And when I had kissed them and walked for the last time
in many months up the flower-bordered path, the scarlet
and pink, and green and gold of that wonderful garden
swam in a mist before my eyes.
Frau Nirlanger was next. When we spoke of Vienna she
caught her breath sharply.
"Vienna!" she repeated, and the longing in her voice
was an actual pain. "Vienna! Gott! Shall I ever see
it again? Vienna! My boy is there. Perhaps--"
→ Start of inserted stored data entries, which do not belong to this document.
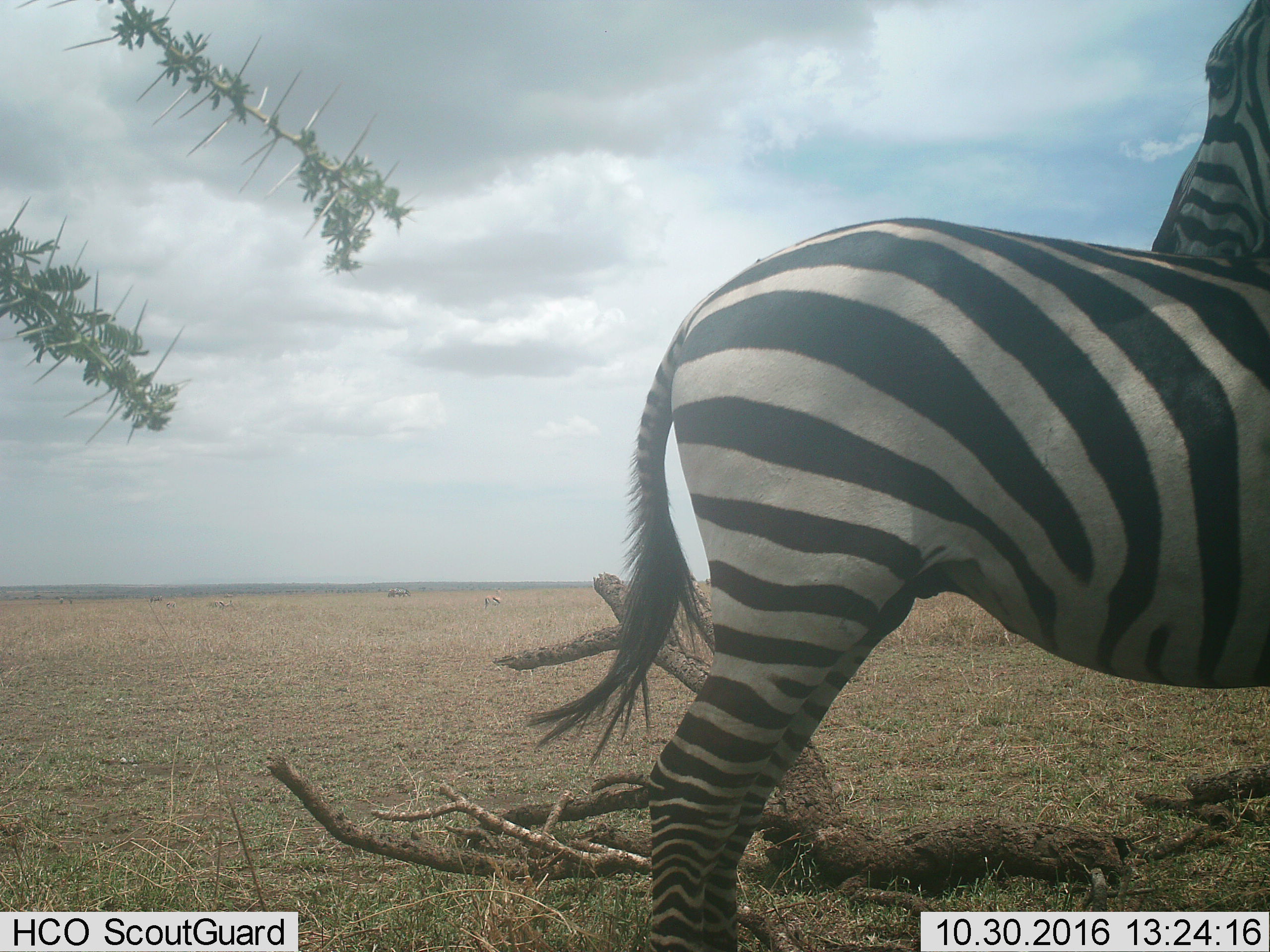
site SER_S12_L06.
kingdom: Animalia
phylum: Chordata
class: Mammalia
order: Perissodactyla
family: Equidae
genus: Equus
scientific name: Equus quagga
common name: plains zebra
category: zebraplains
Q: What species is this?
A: Zebraplains (plains zebra) (Equus quagga).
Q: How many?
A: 1.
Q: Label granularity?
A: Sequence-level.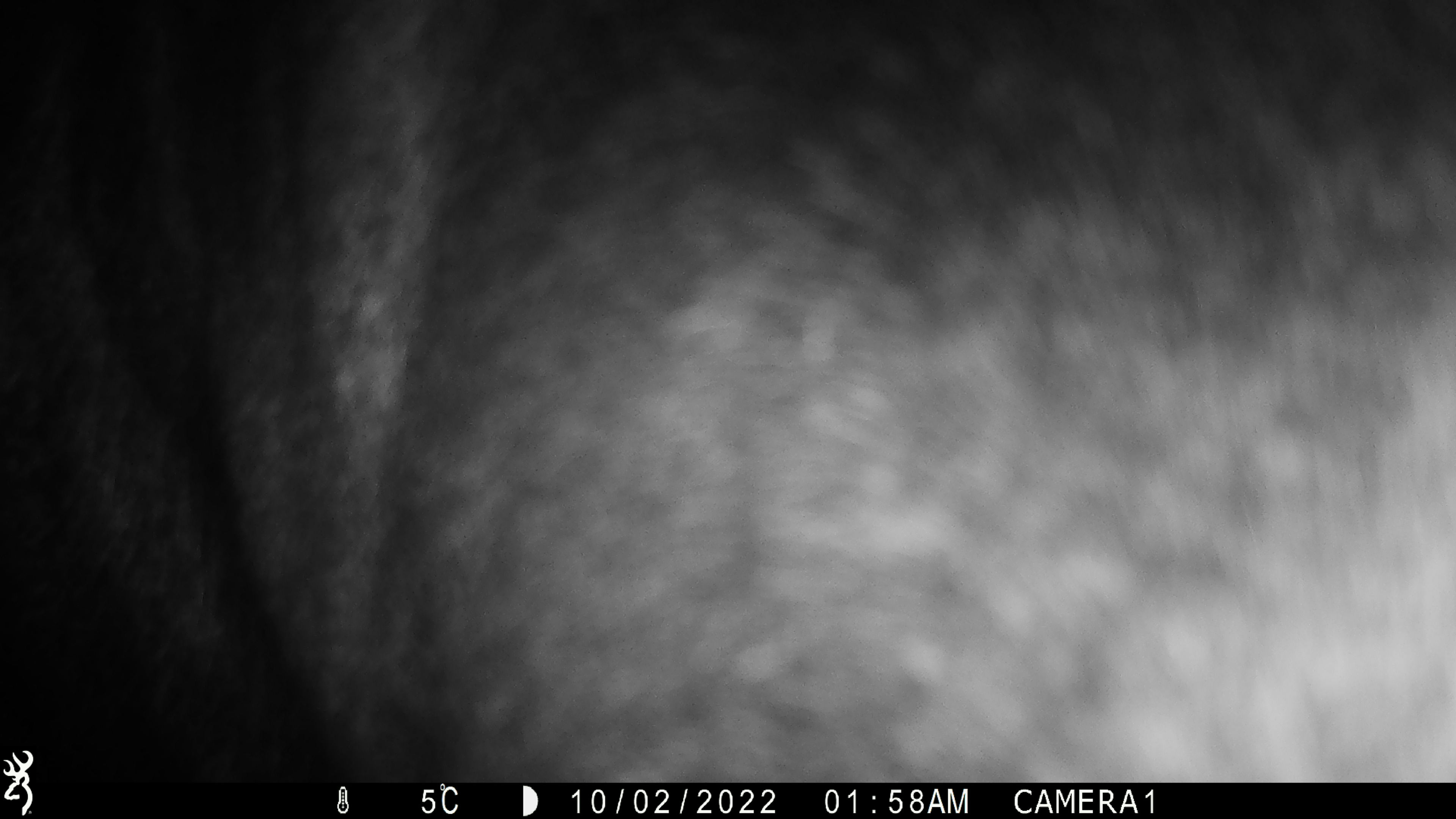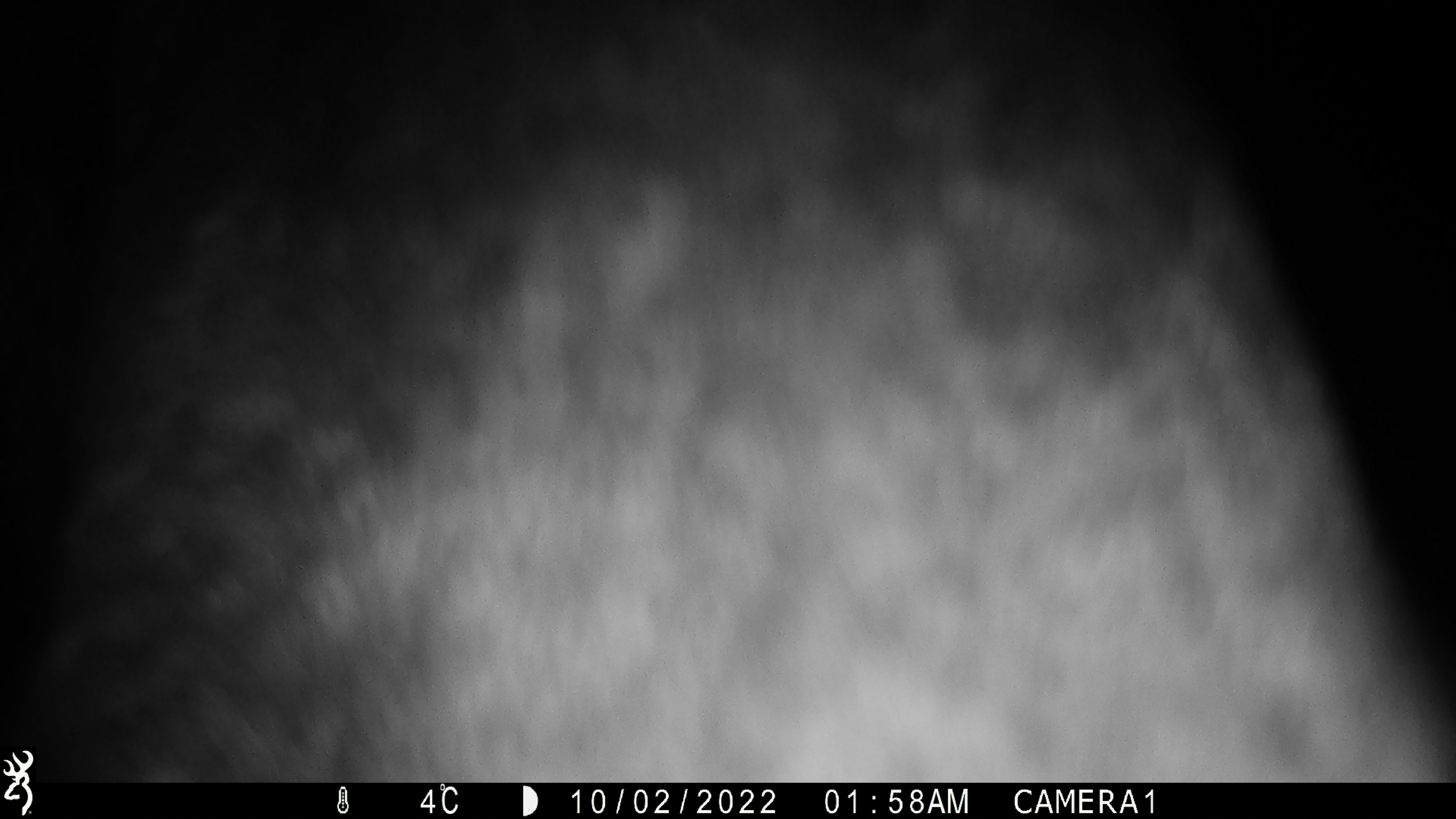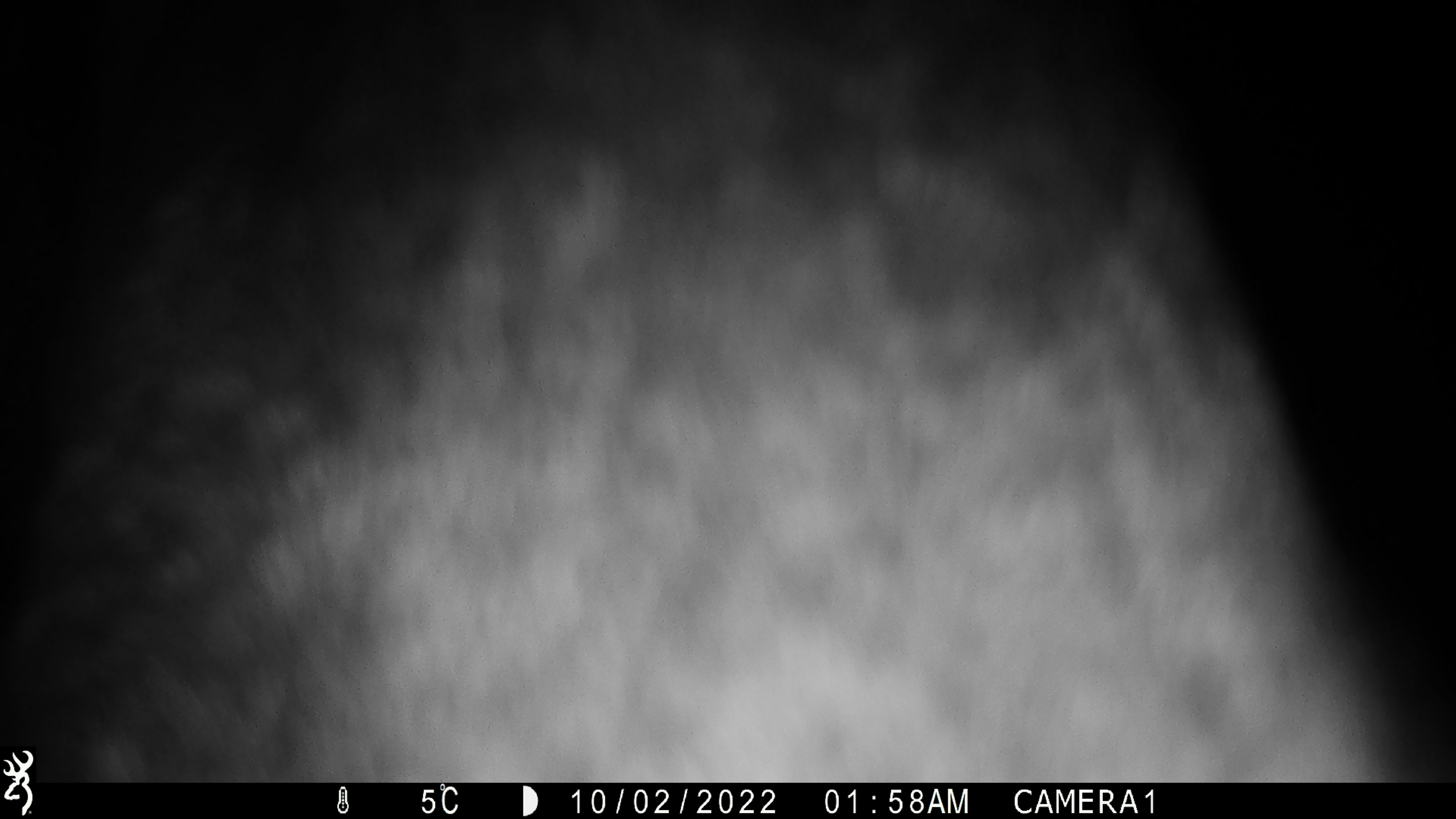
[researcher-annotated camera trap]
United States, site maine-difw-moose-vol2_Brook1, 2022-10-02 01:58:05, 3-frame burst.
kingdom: Animalia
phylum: Chordata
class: Mammalia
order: Artiodactyla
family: Cervidae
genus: Alces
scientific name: Alces alces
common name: moose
Moose (Alces alces).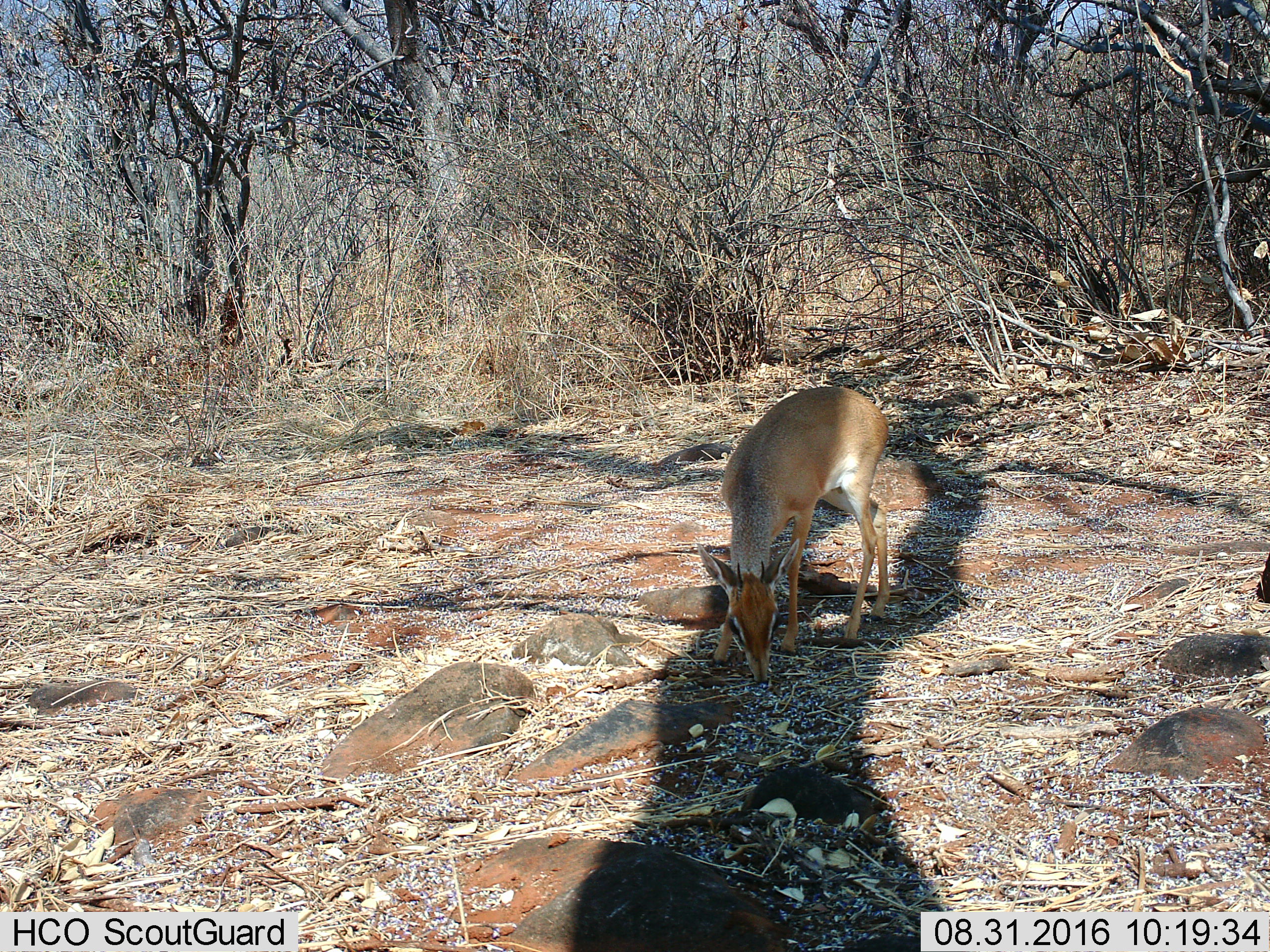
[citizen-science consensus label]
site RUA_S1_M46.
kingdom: Animalia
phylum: Chordata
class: Mammalia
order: Artiodactyla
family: Bovidae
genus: Madoqua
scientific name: Madoqua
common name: dik-dik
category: dikdik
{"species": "dikdik (dik-dik) (Madoqua)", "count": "1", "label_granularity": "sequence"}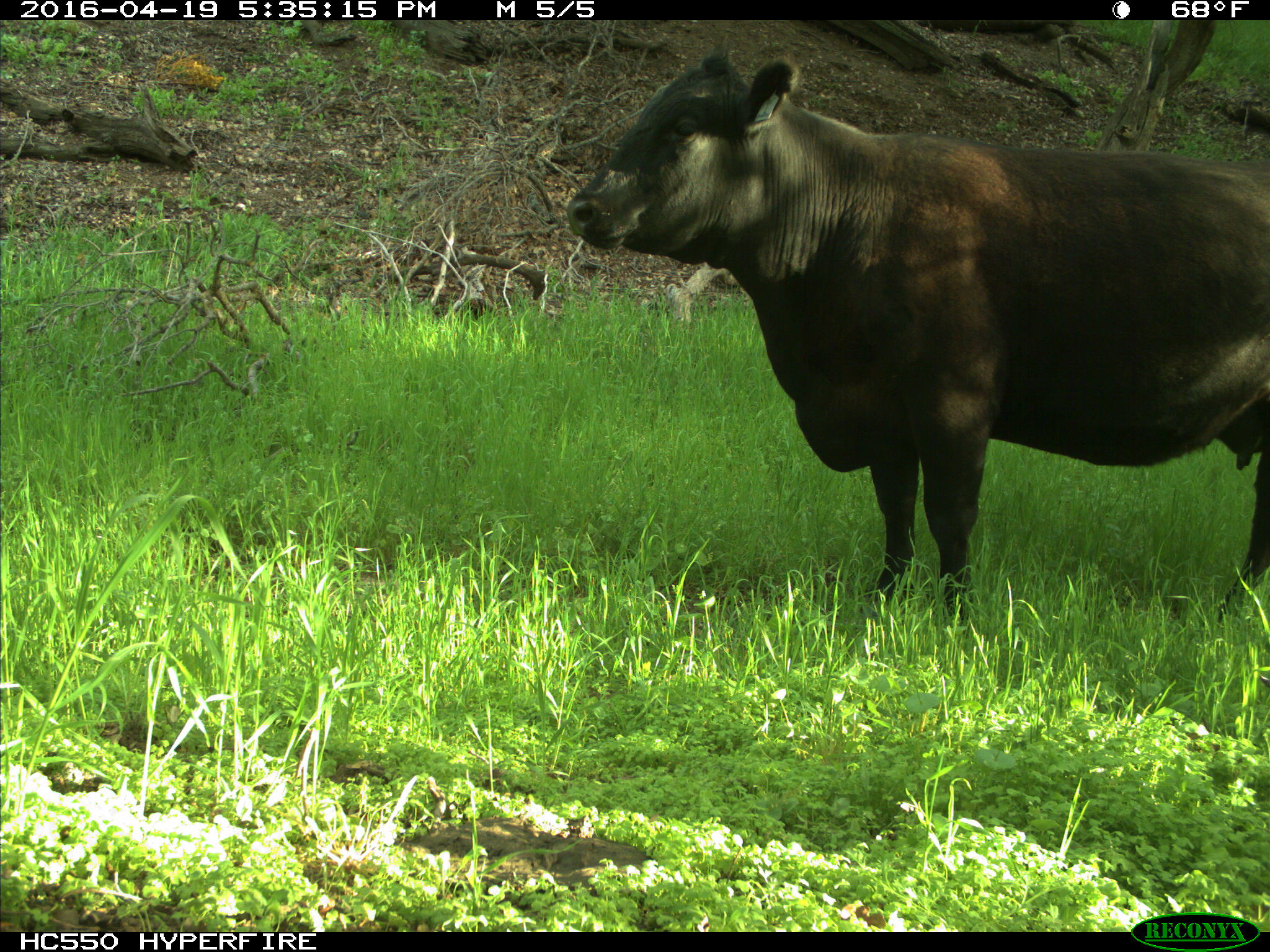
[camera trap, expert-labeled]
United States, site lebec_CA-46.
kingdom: Animalia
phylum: Chordata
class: Mammalia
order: Artiodactyla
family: Bovidae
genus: Bos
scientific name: Bos taurus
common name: domestic cow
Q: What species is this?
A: Bos taurus (domestic cow).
"Perhaps," I said, gently. "Stranger things
have happened. Perhaps if I could see them, and talk to
them--if I could tell them--they might be made to
understand. I haven't been a newspaper reporter all
these years without acquiring a golden gift of
persuasiveness. Perhaps--who knows?--we may meet again
in Vienna. Stranger things have happened."
Frau Nirlanger shook her head with a little hopeless
sigh. "You do not know Vienna; you do not know the iron
strength of caste, and custom and stiff-necked pride. I
am dead in Vienna. And the dead should rest in peace."
It was late in the afternoon when Von Gerhard and I
turned the corner which led to the building that held the
Post. I had saved that for the last.
"I hope that heaven is not a place of golden streets,
and twanging harps and angel choruses," I said, softly.